MATERIAL FOR THE TASK:
— Start —
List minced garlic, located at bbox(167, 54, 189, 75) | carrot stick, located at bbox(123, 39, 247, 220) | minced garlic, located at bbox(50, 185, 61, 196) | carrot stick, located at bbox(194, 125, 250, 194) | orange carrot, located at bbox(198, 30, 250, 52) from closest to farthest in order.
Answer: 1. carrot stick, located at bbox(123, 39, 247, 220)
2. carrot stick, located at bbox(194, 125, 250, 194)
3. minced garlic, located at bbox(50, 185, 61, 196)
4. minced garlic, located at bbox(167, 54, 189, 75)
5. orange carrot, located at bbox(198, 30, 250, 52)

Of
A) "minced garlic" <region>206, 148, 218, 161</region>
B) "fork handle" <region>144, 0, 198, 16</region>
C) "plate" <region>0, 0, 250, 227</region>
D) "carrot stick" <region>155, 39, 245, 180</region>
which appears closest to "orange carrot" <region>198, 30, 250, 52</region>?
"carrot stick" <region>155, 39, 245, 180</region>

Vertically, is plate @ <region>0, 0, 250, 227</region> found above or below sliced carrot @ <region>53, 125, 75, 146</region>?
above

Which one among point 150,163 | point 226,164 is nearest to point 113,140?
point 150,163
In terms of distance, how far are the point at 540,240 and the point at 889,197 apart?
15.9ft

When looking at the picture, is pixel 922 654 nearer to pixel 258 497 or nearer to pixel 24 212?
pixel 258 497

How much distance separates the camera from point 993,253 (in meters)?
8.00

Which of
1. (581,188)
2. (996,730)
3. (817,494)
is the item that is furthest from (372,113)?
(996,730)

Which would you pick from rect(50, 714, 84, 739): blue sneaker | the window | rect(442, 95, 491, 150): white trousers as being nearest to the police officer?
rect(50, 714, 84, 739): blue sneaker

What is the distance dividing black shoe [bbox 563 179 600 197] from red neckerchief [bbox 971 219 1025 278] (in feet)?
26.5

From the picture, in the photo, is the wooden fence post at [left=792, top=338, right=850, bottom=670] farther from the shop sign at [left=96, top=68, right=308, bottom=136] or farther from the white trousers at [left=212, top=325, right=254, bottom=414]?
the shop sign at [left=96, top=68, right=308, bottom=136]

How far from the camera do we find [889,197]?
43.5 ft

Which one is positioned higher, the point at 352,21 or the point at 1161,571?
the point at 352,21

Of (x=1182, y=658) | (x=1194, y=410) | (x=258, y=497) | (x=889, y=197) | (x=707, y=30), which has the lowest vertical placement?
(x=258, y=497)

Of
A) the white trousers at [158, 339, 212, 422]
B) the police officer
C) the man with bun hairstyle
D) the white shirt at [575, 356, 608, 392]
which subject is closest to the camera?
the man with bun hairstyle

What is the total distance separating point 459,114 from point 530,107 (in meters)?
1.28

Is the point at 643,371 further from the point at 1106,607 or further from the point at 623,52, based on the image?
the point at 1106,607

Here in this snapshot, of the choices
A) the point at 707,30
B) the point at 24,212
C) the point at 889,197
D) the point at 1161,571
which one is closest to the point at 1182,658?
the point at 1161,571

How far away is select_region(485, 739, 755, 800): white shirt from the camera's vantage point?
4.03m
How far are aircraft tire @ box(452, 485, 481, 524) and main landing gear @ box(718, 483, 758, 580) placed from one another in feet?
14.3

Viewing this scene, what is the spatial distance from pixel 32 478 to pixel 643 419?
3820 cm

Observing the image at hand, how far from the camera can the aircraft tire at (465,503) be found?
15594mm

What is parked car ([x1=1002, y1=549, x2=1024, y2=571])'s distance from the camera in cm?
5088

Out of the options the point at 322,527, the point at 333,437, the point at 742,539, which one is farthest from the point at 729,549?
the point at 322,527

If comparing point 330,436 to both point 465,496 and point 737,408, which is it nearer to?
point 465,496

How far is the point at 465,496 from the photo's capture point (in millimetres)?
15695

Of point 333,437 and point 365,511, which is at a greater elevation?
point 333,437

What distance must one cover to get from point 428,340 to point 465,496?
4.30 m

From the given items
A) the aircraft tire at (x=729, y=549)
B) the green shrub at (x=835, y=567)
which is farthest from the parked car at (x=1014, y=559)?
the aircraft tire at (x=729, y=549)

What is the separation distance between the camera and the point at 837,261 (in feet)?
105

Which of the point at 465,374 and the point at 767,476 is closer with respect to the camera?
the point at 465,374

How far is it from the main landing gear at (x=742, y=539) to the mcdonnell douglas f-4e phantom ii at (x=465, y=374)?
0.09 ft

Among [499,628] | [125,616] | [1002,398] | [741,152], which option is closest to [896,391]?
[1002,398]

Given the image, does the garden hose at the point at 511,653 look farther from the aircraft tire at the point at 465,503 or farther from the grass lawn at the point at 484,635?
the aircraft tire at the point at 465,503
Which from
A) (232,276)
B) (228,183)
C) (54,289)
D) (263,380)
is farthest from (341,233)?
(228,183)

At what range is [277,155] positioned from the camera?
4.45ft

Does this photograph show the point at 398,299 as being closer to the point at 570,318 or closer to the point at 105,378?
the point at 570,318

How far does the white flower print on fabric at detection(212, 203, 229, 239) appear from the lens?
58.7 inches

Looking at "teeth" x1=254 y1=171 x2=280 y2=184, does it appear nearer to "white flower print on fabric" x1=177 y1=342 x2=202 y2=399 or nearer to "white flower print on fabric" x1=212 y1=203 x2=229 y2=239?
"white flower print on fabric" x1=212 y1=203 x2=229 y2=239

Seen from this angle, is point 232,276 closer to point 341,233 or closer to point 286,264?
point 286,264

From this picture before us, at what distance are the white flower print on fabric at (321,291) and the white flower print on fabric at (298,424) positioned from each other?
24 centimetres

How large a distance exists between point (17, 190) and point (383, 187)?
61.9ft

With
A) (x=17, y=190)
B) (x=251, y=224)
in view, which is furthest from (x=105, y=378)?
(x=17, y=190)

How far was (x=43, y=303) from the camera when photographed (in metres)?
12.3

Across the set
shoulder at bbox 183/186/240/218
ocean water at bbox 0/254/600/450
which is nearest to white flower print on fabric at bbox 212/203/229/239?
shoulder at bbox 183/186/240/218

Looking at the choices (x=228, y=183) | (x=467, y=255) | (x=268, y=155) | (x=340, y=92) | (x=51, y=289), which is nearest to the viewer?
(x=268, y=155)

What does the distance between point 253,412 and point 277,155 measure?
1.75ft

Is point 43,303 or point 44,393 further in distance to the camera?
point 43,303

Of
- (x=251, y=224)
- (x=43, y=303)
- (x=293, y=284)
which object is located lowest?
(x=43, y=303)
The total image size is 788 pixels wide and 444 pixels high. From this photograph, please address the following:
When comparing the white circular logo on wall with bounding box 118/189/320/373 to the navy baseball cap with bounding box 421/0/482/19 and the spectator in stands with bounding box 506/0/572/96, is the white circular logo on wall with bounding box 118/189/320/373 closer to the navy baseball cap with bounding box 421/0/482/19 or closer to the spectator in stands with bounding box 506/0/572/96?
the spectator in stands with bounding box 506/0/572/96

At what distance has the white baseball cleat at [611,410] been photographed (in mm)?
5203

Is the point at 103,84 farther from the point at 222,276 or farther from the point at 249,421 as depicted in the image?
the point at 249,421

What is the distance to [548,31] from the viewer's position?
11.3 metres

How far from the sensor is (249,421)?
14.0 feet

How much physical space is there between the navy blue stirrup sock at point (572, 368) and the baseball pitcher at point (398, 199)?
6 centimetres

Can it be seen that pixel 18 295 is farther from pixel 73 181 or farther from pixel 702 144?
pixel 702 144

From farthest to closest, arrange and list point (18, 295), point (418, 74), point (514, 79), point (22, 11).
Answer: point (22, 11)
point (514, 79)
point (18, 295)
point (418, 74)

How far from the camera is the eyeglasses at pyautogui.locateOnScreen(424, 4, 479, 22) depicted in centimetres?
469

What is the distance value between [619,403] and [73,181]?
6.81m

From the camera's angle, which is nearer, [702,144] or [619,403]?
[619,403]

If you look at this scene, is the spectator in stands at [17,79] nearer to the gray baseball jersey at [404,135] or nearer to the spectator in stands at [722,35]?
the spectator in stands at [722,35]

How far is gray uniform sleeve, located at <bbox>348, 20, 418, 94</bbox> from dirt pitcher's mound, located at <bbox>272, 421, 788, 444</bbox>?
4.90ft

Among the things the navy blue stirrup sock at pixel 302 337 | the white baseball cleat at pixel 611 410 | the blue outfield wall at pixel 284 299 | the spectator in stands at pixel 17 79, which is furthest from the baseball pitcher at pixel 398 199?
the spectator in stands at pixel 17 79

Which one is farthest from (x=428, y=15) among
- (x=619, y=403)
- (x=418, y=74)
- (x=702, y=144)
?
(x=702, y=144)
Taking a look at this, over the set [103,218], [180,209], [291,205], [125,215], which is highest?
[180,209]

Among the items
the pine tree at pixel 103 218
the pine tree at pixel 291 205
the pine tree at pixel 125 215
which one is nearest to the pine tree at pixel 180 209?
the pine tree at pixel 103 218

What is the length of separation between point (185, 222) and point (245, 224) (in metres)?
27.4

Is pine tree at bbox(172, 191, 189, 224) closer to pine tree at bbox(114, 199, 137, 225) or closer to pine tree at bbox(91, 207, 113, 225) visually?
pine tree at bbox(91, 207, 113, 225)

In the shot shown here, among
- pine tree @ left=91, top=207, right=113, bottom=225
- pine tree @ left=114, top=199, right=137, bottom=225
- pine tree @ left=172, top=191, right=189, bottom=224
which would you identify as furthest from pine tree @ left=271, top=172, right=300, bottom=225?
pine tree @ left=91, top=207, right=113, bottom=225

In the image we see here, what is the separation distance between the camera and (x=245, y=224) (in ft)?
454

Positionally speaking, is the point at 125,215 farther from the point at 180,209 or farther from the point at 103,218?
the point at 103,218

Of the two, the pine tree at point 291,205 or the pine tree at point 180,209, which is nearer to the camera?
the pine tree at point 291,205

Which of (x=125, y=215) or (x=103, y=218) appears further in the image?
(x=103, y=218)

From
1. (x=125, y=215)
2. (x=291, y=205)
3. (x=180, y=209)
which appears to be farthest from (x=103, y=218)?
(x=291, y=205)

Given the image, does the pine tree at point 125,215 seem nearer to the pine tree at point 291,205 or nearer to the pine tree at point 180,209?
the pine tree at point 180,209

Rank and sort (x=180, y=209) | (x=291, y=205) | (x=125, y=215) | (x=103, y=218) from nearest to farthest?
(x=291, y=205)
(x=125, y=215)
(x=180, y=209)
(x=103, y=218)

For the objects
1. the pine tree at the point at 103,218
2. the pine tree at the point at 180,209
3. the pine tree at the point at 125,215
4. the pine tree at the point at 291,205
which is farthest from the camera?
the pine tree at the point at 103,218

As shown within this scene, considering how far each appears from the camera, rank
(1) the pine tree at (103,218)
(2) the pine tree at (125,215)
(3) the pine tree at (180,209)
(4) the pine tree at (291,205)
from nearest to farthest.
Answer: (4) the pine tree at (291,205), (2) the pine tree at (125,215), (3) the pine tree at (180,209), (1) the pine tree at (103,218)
— End —
WHAT YOU ARE ASKED TO DO: Update the listing from its first line through the line containing "5. orange carrot, located", changing "closest" to "nearest" and keeping everything else the same.

SOLVED PROBLEM:
List minced garlic, located at bbox(167, 54, 189, 75) | carrot stick, located at bbox(123, 39, 247, 220) | minced garlic, located at bbox(50, 185, 61, 196) | carrot stick, located at bbox(194, 125, 250, 194) | orange carrot, located at bbox(198, 30, 250, 52) from nearest to farthest in order.
Answer: 1. carrot stick, located at bbox(123, 39, 247, 220)
2. carrot stick, located at bbox(194, 125, 250, 194)
3. minced garlic, located at bbox(50, 185, 61, 196)
4. minced garlic, located at bbox(167, 54, 189, 75)
5. orange carrot, located at bbox(198, 30, 250, 52)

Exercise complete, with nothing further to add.